▽
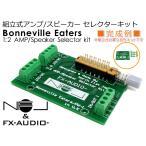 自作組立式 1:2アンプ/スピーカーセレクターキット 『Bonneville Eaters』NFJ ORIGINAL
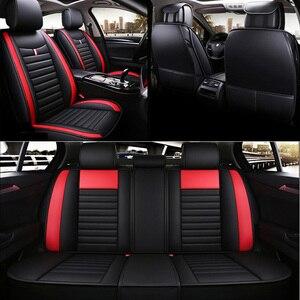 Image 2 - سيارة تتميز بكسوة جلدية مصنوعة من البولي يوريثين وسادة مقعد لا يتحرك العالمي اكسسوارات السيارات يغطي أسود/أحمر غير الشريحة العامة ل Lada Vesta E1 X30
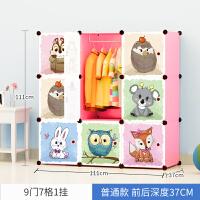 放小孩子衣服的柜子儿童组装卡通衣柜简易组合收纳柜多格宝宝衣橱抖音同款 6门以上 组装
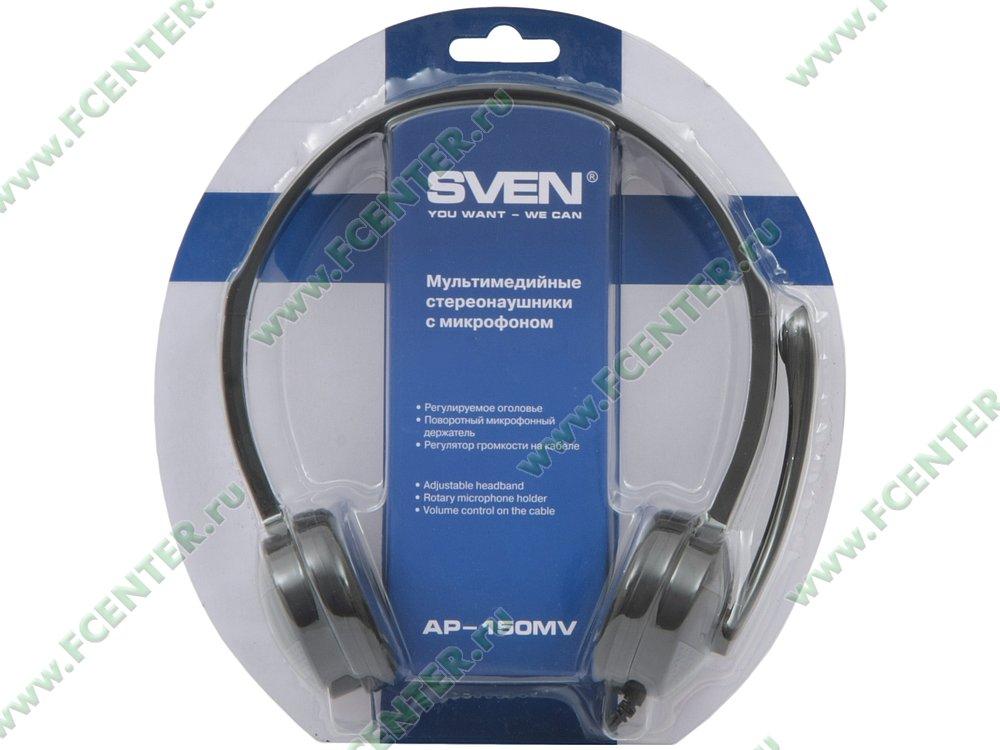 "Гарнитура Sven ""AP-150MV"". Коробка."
△
▽
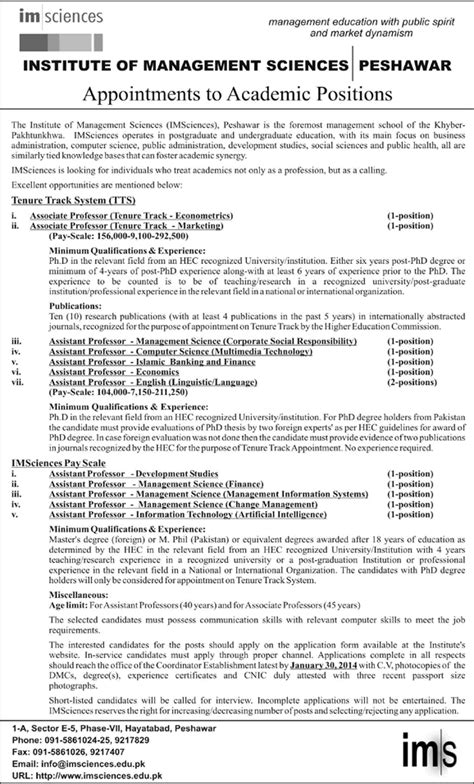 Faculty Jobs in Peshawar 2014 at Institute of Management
△
▽
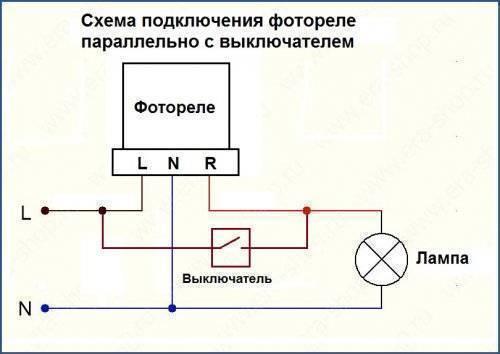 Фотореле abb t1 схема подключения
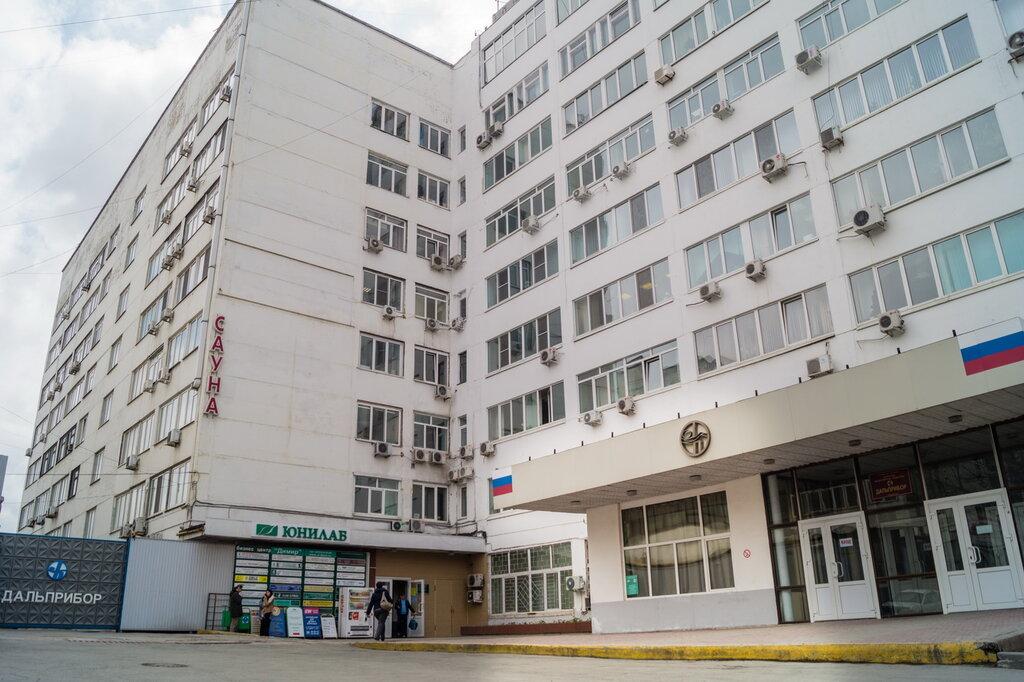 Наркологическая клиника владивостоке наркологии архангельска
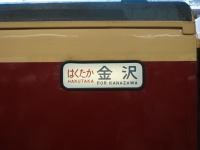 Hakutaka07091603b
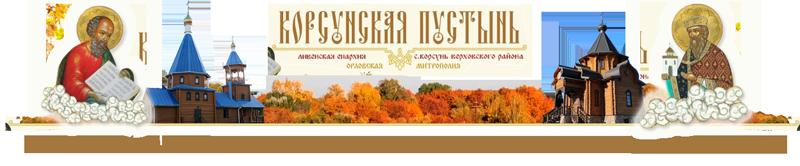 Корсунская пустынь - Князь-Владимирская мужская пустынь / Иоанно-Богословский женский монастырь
△
■ Exercise prompt: Set down again, word for word, every line from the one with "Фотореле abb t1 схема подключения" to the one with "Корсунская пустынь - Князь-Владимирская" in the entries above, and omit the pictures.

■ Completed task:
 Фотореле abb t1 схема подключения
 Наркологическая клиника владивостоке наркологии архангельска
 Hakutaka07091603b
 Корсунская пустынь - Князь-Владимирская мужская пустынь / Иоанно-Богословский женский монастырь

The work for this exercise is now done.